Given task 1 =>
Answer these questions about the feminism and programming languages thread:
(a) What does brazzy give as a favorite example of an idea that seemed foolish at first but led to fruitful results?
(b) What convinced brazzy that the question is worth exploring?
(c) Which language does garblegarble offer as an example of first-class constructs for probabilistic programming?
Given task 2 =>
Pick up the feminism and programming languages thread after its last post and continue it.

Reading text =>

start

Feminism and Programming Languages - kevbin
http://www.hastac.org/blogs/ari-schlesinger/2013/11/26/re-feminism-and-programming-languages

======
brazzy
Interesting. I am rather sceptical about the likelihood that this will lead to
concrete, useful results. But the discussion and explanation from the author
in the site's comments convinced me that it's a question worth exploring and
she's doing it with an open mind and full understanding of the concepts she
plans to challenge.

There's ample precedence in math and logic for ideas that seemed foolish at
first glance but turned out to lead to fruitful results. My favorite example
is imaginary numbers: just ad something that in your previous system is
impossible to its axioms, and it turns out to be not only logically consistent
but also eventually to have practical applications.

------
garblegarble
An interesting approach to this might be a language which has first-class
constructs for probabilistic programming techniques - something like ProbLog,
for example
[http://dtai.cs.kuleuven.be/problog/](http://dtai.cs.kuleuven.be/problog/)

end

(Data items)
start

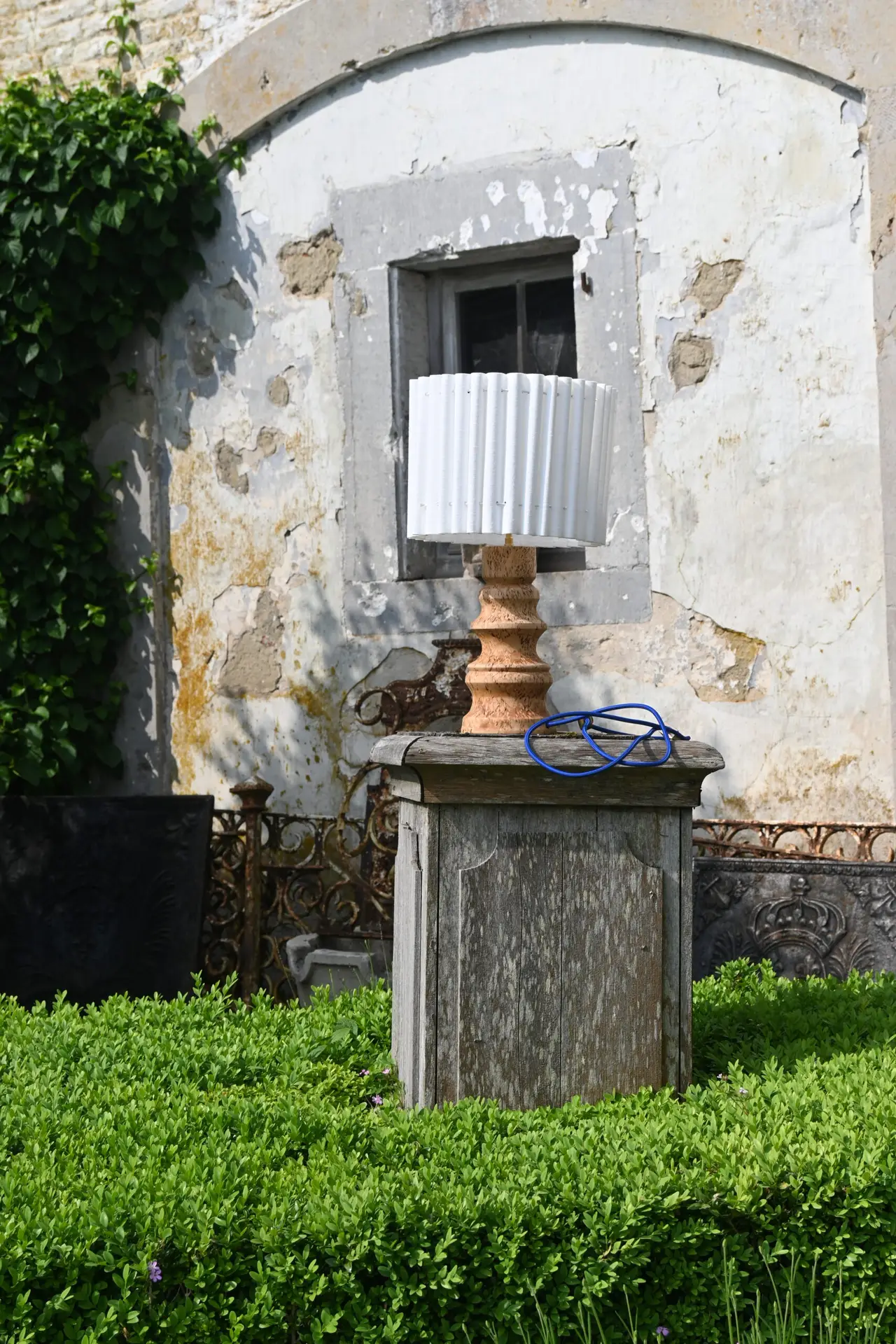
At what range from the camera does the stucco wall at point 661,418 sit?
4.87m

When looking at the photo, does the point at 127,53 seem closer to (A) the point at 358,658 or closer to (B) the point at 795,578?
(A) the point at 358,658

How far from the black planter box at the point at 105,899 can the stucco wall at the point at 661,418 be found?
0.77 meters

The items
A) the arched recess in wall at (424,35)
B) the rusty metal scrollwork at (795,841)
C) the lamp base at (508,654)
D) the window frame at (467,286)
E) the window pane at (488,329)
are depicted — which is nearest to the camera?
the lamp base at (508,654)

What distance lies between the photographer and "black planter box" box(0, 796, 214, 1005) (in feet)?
16.8

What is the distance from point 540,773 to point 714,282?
106 inches

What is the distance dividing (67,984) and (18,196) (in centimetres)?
316

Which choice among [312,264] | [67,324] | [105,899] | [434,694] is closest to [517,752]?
[434,694]

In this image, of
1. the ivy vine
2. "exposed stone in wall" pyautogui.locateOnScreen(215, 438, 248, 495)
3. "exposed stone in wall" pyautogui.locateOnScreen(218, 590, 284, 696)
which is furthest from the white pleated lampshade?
the ivy vine

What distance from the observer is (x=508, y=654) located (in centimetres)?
323

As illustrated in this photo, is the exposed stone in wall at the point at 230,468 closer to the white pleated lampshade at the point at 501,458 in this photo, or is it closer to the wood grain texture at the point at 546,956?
the white pleated lampshade at the point at 501,458

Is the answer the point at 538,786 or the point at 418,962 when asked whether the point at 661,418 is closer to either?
the point at 538,786

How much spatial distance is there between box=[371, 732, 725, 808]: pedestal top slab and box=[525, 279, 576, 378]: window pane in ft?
9.24

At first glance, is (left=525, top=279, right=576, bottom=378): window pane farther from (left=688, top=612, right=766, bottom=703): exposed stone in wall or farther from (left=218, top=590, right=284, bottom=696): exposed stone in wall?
(left=218, top=590, right=284, bottom=696): exposed stone in wall

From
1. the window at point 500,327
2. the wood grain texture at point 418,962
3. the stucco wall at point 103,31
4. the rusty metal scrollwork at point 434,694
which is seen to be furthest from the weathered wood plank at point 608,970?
the stucco wall at point 103,31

end

Final result 1 =>
(a) Imaginary numbers.
(b) The discussion and explanation from the author in the site's comments.
(c) ProbLog.

Final result 2 =>
------
tzs
> This led me to wonder what a feminist programming language would look like,
> one that might allow you to create entanglements

What is an "entanglement" in the context of things that programming languages
can create?

------
greenyoda
Discussed three days ago; 76 comments:

[https://news.ycombinator.com/item?id=6893756](https://news.ycombinator.com/item?id=6893756)

------
Oletros
First I thought it was a parody but I'm started to think that they are talking
in a serious way.

What's next? Feminist quantum mechanics?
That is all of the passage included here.